→ Given exercise
Retype the listing below line for line, keeping every character as it stands, and leave the pictures out of your copy.

→ Source records
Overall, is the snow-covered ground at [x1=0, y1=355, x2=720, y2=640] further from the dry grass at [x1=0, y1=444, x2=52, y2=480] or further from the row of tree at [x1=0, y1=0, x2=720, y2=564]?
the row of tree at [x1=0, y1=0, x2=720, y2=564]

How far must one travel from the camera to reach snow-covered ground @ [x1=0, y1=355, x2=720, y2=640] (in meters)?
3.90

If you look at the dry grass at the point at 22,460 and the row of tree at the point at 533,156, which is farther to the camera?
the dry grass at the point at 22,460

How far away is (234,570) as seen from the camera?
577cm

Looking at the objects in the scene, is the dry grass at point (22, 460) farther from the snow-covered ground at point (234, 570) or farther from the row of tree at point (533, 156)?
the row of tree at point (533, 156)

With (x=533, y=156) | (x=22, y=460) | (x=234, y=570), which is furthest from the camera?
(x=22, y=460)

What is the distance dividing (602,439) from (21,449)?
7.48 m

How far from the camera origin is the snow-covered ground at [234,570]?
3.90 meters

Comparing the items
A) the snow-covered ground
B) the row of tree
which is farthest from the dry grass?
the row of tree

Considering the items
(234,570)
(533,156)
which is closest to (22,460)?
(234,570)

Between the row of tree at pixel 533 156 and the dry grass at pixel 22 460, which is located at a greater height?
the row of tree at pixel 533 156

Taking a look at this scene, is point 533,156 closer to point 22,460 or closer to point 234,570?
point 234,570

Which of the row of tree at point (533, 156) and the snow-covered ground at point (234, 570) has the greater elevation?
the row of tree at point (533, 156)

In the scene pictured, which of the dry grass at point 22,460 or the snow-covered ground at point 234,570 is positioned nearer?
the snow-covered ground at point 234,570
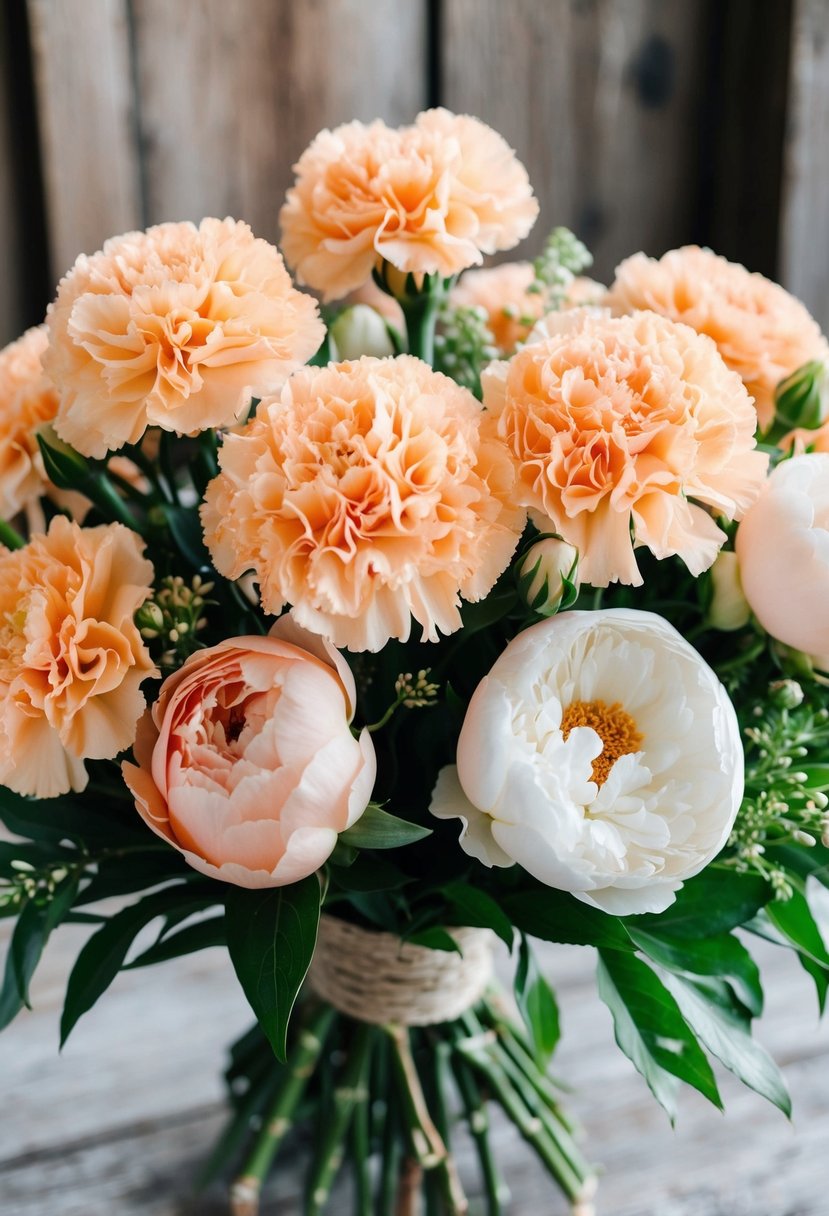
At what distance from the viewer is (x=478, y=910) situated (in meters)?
0.47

→ The answer
Overall, is the snow-covered ground at [x1=0, y1=355, x2=720, y2=640] further from the dry grass at [x1=0, y1=444, x2=52, y2=480] or further from the row of tree at [x1=0, y1=0, x2=720, y2=564]?
the row of tree at [x1=0, y1=0, x2=720, y2=564]

How far must one travel from the camera to reach snow-covered ground @ [x1=0, y1=355, x2=720, y2=640] (in meters)?
3.90

If you look at the dry grass at the point at 22,460 and the row of tree at the point at 533,156, which is farther to the camera?
the dry grass at the point at 22,460

How far away is (234,570) as seen from the camera?
577cm

Looking at the objects in the scene, is the dry grass at point (22, 460) farther from the snow-covered ground at point (234, 570) or farther from the row of tree at point (533, 156)?
the row of tree at point (533, 156)

With (x=533, y=156) | (x=22, y=460) | (x=234, y=570), which is furthest from the camera?
(x=22, y=460)

What is the distance dividing (602,439) from (21,449)?
7.48 m

How far from the camera origin is the snow-covered ground at [234,570]?
3.90 meters

Comparing the items
A) the snow-covered ground
B) the row of tree
which is farthest from the dry grass?
the row of tree

Considering the items
(234,570)
(533,156)
which is closest to (22,460)?
(234,570)

Between the row of tree at pixel 533 156 and the dry grass at pixel 22 460, which is located at a greater height?
the row of tree at pixel 533 156

Taking a look at this scene, is point 533,156 closer to point 22,460 or closer to point 234,570?
point 234,570

Which of the row of tree at point (533, 156) and the snow-covered ground at point (234, 570) has the greater elevation?
the row of tree at point (533, 156)

In the scene pictured, which of the dry grass at point 22,460 or the snow-covered ground at point 234,570 is positioned nearer?
the snow-covered ground at point 234,570
At what distance from the viewer is (x=478, y=910) situated (in meters)?
0.47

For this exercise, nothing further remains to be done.